Item 1.01. Entry into a Material Definitive Agreement.
Merger Agreement
On May 5, 2022, MaxLinear, Inc., a Delaware corporation ("MaxLinear"), Silicon
Motion Technology Corporation, an exempted company with limited liability
incorporated under the Law of the Cayman Islands ("Silicon Motion"), and Shark
Merger Sub, an exempted company with limited liability incorporated under the
Law of the Cayman Islands and wholly-owned subsidiary of MaxLinear ("Merger
Sub"), entered into an Agreement and Plan of Merger (the "Merger Agreement").
Pursuant to the terms of the Merger Agreement, the acquisition of Silicon Motion
will be accomplished through a merger of Merger Sub with and into Silicon Motion
(the "Merger"), with Silicon Motion continuing as the surviving company.
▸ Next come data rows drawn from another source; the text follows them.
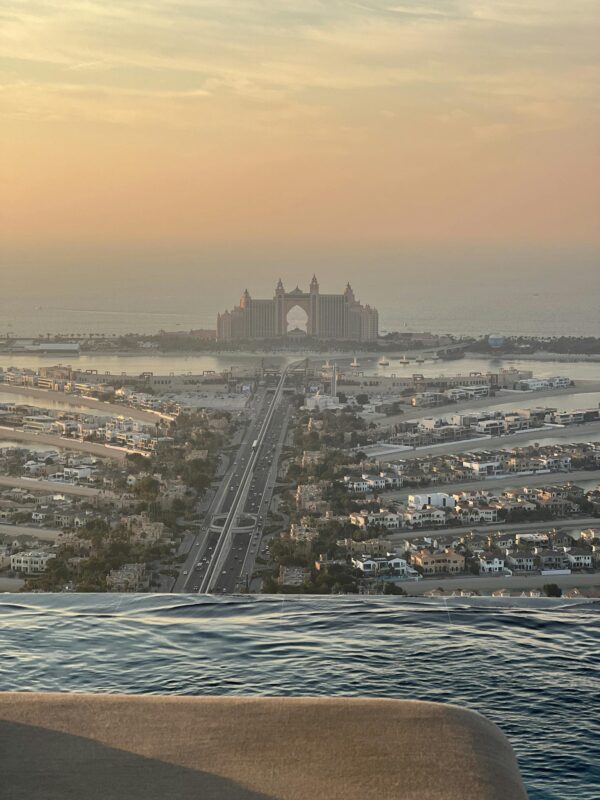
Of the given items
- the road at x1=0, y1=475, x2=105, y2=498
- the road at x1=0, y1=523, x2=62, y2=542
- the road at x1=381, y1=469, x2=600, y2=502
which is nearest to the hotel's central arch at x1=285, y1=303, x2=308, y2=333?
the road at x1=381, y1=469, x2=600, y2=502

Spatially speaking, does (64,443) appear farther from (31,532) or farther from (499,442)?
(499,442)

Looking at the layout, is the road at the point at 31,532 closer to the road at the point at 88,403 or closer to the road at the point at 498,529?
the road at the point at 498,529

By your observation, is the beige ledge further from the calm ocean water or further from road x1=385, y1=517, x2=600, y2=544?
road x1=385, y1=517, x2=600, y2=544

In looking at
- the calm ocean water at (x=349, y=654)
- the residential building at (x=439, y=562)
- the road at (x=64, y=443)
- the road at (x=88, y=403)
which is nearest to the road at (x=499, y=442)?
the road at (x=64, y=443)

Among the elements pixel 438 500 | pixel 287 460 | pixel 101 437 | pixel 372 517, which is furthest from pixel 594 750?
pixel 101 437

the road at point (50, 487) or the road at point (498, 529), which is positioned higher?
the road at point (50, 487)

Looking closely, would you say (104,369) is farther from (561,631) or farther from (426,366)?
(561,631)
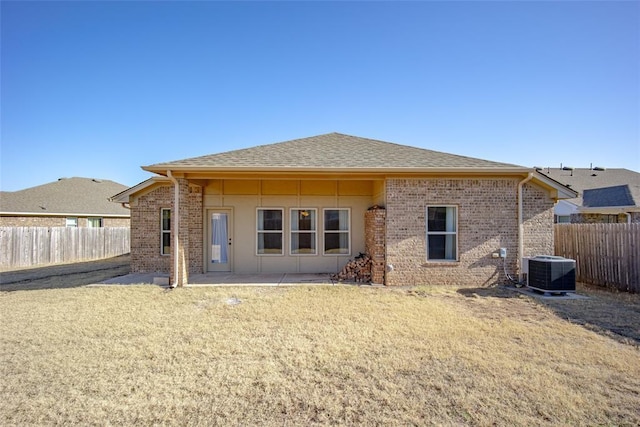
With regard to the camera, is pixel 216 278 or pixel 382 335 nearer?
pixel 382 335

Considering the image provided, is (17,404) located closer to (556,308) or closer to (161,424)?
(161,424)

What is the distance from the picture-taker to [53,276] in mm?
10992

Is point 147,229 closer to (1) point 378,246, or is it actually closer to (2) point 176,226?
(2) point 176,226

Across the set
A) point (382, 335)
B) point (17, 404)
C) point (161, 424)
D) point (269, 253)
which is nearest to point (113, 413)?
point (161, 424)

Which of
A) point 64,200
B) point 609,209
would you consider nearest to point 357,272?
point 609,209

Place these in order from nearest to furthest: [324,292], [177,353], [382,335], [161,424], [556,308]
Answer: [161,424] < [177,353] < [382,335] < [556,308] < [324,292]

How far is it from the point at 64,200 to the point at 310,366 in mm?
21926

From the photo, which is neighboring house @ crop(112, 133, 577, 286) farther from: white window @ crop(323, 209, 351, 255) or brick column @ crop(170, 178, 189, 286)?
white window @ crop(323, 209, 351, 255)

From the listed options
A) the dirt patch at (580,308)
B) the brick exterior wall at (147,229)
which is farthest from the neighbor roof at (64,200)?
the dirt patch at (580,308)

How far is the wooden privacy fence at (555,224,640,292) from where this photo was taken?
812 cm

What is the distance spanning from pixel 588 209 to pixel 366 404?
19.1m

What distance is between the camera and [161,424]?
288cm

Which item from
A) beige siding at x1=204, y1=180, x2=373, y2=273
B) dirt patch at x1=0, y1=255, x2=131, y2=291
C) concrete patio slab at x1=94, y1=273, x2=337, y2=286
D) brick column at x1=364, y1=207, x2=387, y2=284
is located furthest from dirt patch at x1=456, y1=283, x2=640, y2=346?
dirt patch at x1=0, y1=255, x2=131, y2=291

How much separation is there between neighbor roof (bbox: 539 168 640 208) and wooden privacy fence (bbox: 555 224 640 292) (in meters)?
7.38
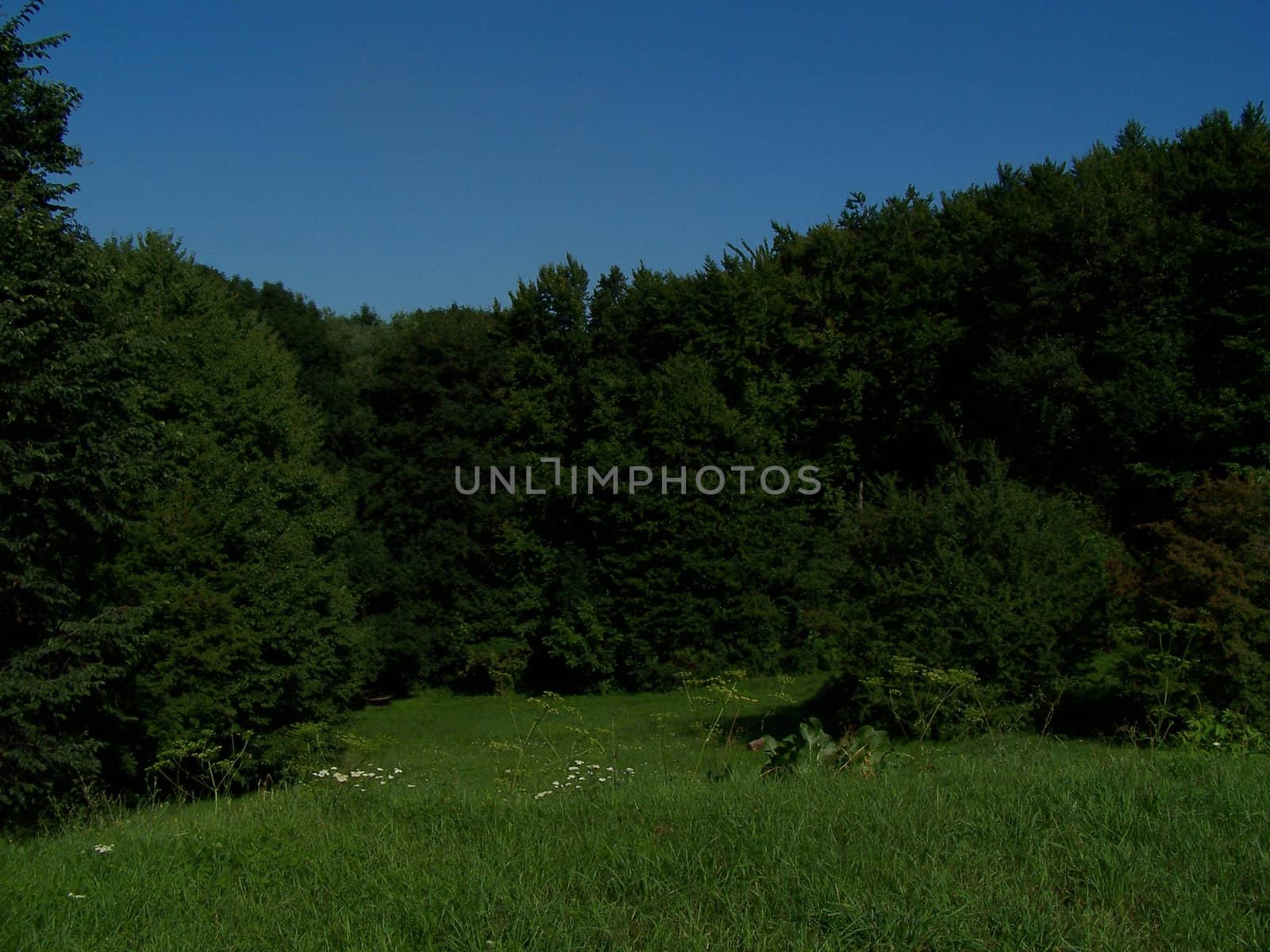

Pursuant to the terms of the Merger Agreement, and subject to the terms and
conditions set forth therein, at the effective time of the Merger (the
"Effective Time"):
(i) each ordinary share of Silicon Motion (the "Silicon Motion Stock") issued
and outstanding immediately prior to the Effective Time (other than (w) shares
of Silicon Motion Stock owned by MaxLinear, Silicon Motion, or any direct or
indirect wholly owned subsidiary of MaxLinear or Silicon Motion, (x) shares of
Silicon Motion Stock owned by shareholders who have properly exercised and
perfected appraisal rights under Section 238 of the Companies Act (2022
Revision) of the Cayman Islands and (y) shares of Silicon Motion Stock
represented by each American Depositary Share, representing four shares of
Silicon Motion Stock (each, an "ADS" or, collectively, the "ADSs)), will be
cancelled and extinguished and automatically converted into the right to receive
the following consideration (collectively, the "Merger Consideration"):
(A) $23.385 in cash, without interest (the "Per Share Cash Merger
Consideration"), plus
(B) 0.097 validly issued, fully paid and nonassessable shares of common stock of
MaxLinear, par value $0.0001 per share ("MaxLinear Common Stock") (such ratio of
0.388 shares of MaxLinear Common Stock to one ordinary share of Silicon Motion
Stock, the "Exchange Ratio," and such consideration in (A) and (B) collectively,
the "Per Share Merger Consideration"); and
(ii) each ADS issued and outstanding immediately prior to the Effective Time
(other than (x) ADSs owned by MaxLinear, Silicon Motion, or any direct or
indirect wholly owned subsidiary of MaxLinear or Silicon Motion and (y) ADSs
owned by shareholders who have properly exercised and perfected appraisal rights
under Section 238 of the Companies Act (2022 Revision) of the Cayman Islands),
will be cancelled and extinguished and automatically converted into the right to
receive the following consideration:
(A) $93.54 in cash, without interest, plus
(B) 0.388 validly issued, fully paid and nonassessable shares of MaxLinear
Common Stock.
Pursuant to the terms of the Merger Agreement, each Silicon Motion restricted
stock unit award (a "Silicon Motion RSU"), other than Director RSUs (as defined
below), outstanding immediately prior to the Effective Time will be
automatically cancelled and converted into restricted stock units denominated in
shares of MaxLinear Common Stock entitling the holder to receive, upon
settlement, a number of shares of MaxLinear Common Stock equal to the number of
shares of Silicon Motion Stock subject to the Silicon Motion RSU multiplied by
the sum of (A) the Exchange Ratio and (B) the quotient obtained by dividing the
Per Share Cash Merger Consideration by the volume weighted average price of a
share of MaxLinear Common Stock for a 10 trading day period prior to the closing
of the Merger (the "Closing").
The converted Silicon Motion RSUs generally will be subject to the same terms
and conditions that applied to the awards immediately prior to the Effective
Time, (including any applicable change of control or other accelerated vesting
provisions, whether pursuant to an award agreement or any other agreement
between Silicon Motion and any holder of any award of Silicon Motion RSUs or
pursuant to any other arrangement or plan applicable to any holder of an award
of Silicon Motion RSUs).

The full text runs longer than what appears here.